Though the cases they worked upon were mostly low profile, Piyali and Shalmili felt like they were doing something worthwhile. This work gave them much more satisfaction as compared to writing juicy gossips and fake scandals about ill tempered celebrities. It made them feel useful. They now belonged to the class of people who worked for the betterment of the society.
One day a local informant came rushing to the branch office with the news that a large international consignment of drugs was to be received in a few months in Mamawl by the drug lord himself. It was a small village few kilometres from the international border, far from the capital city of Aizawal thus it was both easy and safe for the cartel to carry out their transactions. Since this involved a large sum of money and a major international supplier, the drug lord was to come to the village next day to instruct the local goons involved.

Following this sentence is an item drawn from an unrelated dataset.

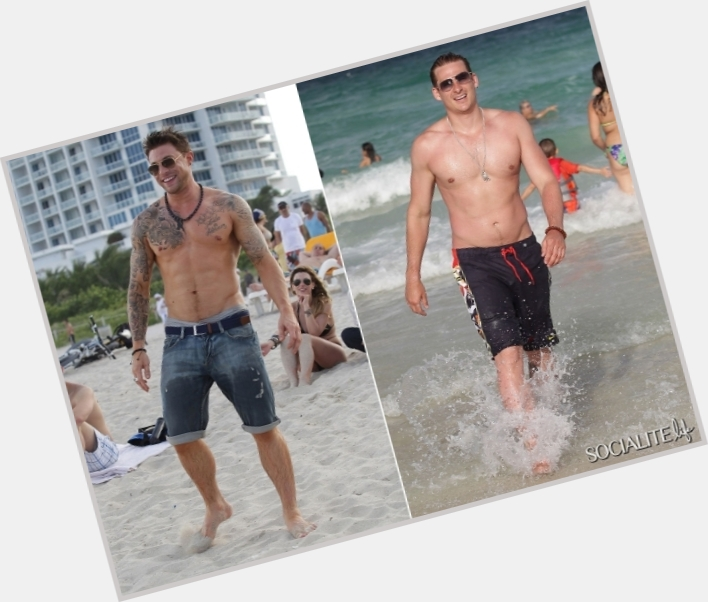 lee ryan album 2.jpg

The news about the drug lord coming to the village was equally exciting for Piyali and Shalmili. Finally they were to get their chance of a lifetime. If they played their cards right, they would be able to go after the drug lord.
There was a lot to be done. They needed to devise a failsafe plan. Brimming with enthusiasm, the girls rushed to Editor Roy’s cabin only to find out that he had a completely different assignment waiting for them. A new IPS officer was transferred to the district recently. They were to go and interview him the next day. It was irrational, they protested. On the day they were about to get the biggest scoop of their careers, Editor Roy was sending them to a mere interview. This was not fair. But there was nothing they could do about it. If they wanted to keep working for the newspaper, they had to follow his orders.